I have working on and using a similar tool for a while now :
https://github.com/bobinson/vulture
I have been struggling with false positives and using Claude + MCP as a poor man’s audit tool. As of last few days found better result with nvidia hosted models.
euroderf 1 hour ago
Is Anthropic still majority French-owned? It would explain a lot about their entire approach to the wider ecosystem.
bigmattystyles 3 hours ago
I wonder how this sort of product is going over at Coverity and others like it. Proper SAST vendors I mean. Is it an existential threat?
[-]
- rms2ds 2 hours ago
  If I had to guess, they'l eventually just add it into their own product and hike the prices up to cover tokens lol.
crooked-v 2 hours ago
I still find it so weird that they haven't bought out whoever controls the `anthropic` github username.
trilogic 3 hours ago
https://github.com/Mainframework/Anthropic-Cybersecurity-Ski...

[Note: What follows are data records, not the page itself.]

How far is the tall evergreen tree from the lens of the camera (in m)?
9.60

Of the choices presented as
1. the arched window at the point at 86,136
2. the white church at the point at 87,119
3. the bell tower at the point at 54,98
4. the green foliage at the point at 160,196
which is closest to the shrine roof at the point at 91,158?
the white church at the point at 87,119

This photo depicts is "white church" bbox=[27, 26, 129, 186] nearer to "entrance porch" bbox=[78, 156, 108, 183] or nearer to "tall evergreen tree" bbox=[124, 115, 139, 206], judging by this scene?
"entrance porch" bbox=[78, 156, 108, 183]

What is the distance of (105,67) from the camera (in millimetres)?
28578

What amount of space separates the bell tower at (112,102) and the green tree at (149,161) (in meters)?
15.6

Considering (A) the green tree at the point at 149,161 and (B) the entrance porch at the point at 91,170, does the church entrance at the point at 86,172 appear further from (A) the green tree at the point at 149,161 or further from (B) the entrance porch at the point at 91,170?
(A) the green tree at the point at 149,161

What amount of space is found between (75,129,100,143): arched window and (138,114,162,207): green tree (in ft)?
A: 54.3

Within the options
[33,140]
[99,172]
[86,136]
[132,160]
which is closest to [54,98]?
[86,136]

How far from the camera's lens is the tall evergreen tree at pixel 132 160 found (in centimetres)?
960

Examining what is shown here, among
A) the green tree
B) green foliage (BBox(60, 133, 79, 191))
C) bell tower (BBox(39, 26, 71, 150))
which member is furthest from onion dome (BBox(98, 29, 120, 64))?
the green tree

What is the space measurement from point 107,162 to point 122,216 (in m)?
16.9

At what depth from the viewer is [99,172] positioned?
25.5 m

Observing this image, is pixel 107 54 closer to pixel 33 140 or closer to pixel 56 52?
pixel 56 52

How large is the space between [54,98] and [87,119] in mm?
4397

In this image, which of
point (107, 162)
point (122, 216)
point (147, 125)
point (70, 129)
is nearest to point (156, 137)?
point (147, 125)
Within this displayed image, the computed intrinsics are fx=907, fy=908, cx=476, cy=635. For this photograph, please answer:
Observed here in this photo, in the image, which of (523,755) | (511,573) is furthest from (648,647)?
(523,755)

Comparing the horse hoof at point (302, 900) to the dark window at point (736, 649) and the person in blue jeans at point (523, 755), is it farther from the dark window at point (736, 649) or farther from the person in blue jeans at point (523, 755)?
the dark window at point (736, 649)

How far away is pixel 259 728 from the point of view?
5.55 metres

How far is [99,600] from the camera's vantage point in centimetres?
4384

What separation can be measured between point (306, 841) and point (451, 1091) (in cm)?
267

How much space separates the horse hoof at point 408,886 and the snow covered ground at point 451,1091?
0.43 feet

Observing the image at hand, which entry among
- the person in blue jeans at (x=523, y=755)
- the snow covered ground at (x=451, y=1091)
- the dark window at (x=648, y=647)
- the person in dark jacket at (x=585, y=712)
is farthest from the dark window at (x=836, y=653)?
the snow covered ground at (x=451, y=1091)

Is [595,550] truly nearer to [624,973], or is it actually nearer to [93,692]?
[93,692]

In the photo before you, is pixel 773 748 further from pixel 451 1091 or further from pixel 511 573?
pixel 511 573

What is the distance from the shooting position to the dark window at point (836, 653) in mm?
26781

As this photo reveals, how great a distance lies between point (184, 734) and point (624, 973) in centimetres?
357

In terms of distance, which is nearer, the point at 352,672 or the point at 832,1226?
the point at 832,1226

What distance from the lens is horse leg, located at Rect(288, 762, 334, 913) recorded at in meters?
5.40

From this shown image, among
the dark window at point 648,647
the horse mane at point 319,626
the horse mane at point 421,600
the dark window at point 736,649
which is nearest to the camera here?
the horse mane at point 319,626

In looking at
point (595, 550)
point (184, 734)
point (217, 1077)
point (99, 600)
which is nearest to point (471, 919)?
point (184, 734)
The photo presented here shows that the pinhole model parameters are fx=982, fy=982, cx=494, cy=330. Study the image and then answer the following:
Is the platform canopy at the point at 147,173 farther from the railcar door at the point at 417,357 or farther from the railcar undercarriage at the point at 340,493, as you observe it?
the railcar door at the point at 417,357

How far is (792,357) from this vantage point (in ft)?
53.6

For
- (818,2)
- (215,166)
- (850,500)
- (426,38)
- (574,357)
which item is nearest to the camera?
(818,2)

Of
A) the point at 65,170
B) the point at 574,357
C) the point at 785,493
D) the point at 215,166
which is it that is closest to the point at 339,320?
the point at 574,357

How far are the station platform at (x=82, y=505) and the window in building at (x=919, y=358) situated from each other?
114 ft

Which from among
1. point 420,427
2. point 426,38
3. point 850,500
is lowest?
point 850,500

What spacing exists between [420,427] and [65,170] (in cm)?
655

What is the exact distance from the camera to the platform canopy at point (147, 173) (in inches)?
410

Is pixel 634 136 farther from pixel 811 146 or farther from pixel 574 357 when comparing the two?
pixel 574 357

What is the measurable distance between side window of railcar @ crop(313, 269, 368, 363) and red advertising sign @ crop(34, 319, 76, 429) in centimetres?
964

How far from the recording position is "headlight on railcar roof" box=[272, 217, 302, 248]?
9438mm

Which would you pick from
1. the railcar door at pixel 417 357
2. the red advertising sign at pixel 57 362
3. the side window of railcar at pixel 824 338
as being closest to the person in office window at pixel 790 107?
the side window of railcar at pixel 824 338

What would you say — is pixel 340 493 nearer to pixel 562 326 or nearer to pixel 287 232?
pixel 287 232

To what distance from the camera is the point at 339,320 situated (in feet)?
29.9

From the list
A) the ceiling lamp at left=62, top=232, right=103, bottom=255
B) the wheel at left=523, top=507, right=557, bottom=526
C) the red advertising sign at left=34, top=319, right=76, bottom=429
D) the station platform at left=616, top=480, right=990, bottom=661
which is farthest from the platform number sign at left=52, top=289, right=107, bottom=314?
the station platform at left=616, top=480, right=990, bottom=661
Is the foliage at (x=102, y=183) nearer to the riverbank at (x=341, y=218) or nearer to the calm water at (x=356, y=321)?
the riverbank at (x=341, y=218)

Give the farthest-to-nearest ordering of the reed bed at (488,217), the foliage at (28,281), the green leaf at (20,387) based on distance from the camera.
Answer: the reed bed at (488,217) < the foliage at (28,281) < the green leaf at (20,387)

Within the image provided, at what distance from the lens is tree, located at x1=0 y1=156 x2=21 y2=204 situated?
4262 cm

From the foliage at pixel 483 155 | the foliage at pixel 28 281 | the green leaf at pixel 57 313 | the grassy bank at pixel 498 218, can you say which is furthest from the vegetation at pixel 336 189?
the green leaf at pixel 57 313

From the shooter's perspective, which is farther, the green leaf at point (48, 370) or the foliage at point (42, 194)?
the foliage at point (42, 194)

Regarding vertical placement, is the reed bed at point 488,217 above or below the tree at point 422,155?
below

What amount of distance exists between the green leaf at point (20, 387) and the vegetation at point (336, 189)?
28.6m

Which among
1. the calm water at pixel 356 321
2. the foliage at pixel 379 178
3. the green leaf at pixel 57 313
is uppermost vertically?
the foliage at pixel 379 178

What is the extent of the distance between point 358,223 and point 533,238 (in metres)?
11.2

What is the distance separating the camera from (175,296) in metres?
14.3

Be aware: the .py/s will not pass the antivirus but basically they do the job.
extr 2 hours ago
Interesting it's in python!
wslh 2 hours ago
Looking forward to trying this tomorrow (it's late here). Has anyone run it on a real codebase yet? Curious about setup friction, cost, and signal/noise.
bartoszcki 2 hours ago
> Anthropic engineers on average ship 8x as much code per quarter
Are they making 8x more features or the same amount just with more code?
[-]
- crooked-v 2 hours ago
  Going by the issues on their repos, it's 2x features and 6x regressions of bugs that were "already fixed".
zoobab 2 hours ago
Open source crap to connect to an LLM blob.
edgardurand 53 minutes ago
[flagged]
jungfty 2 hours ago
[dead]
dclavijo 2 hours ago
[dead]
zoobab 2 hours ago
'open source' crap to connect to their LLM blob.